:: PROVIDED PASSAGE ::
· · · ·

4.2. The Source of Big Data
E-commerce big data are used for risk control. After all the information is aggregated, the values are entered into a network behavior scoring model for credit rating. Big data on credit card websites is also very valuable for risk control of Internet finance. The year of credit card application, whether it passes, credit line, card type, credit card repayment amount, attention to preferential information, etc. can be used as reference data for credit rating: use social network relationship data and mutual trust between friends to aggregate popularity [15].
The borrower is divided into several credit ratings, but it is not necessary to publish their own credit history. In addition, water and electricity bill payment information in Taobao, credit card repayment information, payment, and transaction information have become data all-round players: the credit big data includes credit limits and default records. The direction of third-party payment platform payment, the amount of monthly payments, and the purchase of product brands can all be used as important reference data for credit rating: big data such as water for life service websites. Electricity, gas, cable television, telephone, network fees, and property fee payment platforms objectively and truly reflect the basic information of individuals and are an important type of data in credit rating, as shown in Figure 2.

· · · ·

:: INFORMATION ::
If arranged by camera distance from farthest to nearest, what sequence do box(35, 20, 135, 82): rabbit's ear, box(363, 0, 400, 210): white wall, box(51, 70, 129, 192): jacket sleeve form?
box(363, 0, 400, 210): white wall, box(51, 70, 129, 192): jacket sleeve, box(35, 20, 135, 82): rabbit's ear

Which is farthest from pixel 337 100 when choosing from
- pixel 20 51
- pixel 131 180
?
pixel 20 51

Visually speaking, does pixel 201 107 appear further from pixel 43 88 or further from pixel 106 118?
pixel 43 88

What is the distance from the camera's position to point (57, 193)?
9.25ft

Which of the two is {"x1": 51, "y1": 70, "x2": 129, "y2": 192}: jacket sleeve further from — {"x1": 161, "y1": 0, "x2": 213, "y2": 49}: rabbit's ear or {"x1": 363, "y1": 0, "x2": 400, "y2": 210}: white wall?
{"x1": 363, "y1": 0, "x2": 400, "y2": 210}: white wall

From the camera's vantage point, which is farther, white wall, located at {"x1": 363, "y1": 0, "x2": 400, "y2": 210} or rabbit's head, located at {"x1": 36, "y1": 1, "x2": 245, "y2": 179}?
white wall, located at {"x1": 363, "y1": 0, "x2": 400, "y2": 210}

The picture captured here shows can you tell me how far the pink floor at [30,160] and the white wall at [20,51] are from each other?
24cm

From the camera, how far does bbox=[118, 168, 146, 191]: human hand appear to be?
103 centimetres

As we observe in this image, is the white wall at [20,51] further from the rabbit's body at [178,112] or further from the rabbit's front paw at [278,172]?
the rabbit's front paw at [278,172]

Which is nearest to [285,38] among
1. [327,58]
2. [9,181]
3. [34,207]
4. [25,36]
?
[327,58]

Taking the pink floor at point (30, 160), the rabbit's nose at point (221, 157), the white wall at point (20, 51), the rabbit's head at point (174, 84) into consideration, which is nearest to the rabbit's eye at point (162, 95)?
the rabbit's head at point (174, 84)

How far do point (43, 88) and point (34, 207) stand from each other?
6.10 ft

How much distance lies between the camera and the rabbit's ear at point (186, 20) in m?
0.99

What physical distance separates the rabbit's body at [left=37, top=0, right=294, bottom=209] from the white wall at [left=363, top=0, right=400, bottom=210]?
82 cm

· · · ·

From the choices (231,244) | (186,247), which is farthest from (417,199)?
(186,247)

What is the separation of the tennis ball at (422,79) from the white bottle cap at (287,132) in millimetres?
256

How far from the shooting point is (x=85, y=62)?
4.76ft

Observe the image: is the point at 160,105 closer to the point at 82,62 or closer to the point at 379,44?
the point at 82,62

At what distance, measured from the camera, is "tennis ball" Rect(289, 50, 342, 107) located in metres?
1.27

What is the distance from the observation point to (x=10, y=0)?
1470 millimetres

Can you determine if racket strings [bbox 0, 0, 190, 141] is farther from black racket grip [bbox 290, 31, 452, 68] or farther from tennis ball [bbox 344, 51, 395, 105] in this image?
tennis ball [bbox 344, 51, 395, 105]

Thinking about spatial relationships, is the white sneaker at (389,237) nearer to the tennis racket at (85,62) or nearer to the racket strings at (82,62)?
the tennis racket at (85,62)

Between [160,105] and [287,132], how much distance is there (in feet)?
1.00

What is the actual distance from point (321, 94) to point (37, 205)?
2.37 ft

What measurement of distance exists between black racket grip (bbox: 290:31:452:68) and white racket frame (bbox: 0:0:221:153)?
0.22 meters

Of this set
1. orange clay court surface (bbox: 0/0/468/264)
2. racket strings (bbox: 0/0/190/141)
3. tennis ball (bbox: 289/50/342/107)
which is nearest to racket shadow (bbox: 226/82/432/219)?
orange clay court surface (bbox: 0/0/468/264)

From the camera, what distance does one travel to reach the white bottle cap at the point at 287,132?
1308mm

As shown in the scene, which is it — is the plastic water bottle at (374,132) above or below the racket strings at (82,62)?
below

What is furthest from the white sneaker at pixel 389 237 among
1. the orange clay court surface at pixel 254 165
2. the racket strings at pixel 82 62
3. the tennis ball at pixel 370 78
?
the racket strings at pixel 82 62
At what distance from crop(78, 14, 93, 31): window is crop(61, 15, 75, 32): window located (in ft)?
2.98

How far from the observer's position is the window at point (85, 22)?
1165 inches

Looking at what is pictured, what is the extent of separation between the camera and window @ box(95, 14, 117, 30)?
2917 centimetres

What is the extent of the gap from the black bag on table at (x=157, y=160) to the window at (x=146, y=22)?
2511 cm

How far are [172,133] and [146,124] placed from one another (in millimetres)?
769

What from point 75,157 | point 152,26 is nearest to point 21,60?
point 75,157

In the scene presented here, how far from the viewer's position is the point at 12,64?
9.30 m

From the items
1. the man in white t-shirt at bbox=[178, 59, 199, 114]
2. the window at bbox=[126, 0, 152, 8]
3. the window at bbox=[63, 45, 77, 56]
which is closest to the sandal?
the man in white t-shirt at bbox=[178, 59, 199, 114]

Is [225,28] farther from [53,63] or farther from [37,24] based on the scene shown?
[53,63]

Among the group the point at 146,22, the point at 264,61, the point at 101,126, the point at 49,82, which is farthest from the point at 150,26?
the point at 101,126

· · · ·

:: ACTIVITIES ::
(a) Answer these questions using the passage on the source of big data:
(i) Into what model are the values entered once all the information is aggregated?
(ii) What does the credit big data include?
(iii) Must borrowers publish their own credit history?
(b) From the passage on the source of big data, write out the stretch from "The borrower is" through "in Figure 2.".

:: REPLIES ::
(a)
(i) A network behavior scoring model for credit rating.
(ii) Credit limits and default records.
(iii) No. The borrower is divided into several credit ratings, but it is not necessary to publish their own credit history.

(b)
The borrower is divided into several credit ratings, but it is not necessary to publish their own credit history. In addition, water and electricity bill payment information in Taobao, credit card repayment information, payment, and transaction information have become data all-round players: the credit big data includes credit limits and default records. The direction of third-party payment platform payment, the amount of monthly payments, and the purchase of product brands can all be used as important reference data for credit rating: big data such as water for life service websites. Electricity, gas, cable television, telephone, network fees, and property fee payment platforms objectively and truly reflect the basic information of individuals and are an important type of data in credit rating, as shown in Figure 2.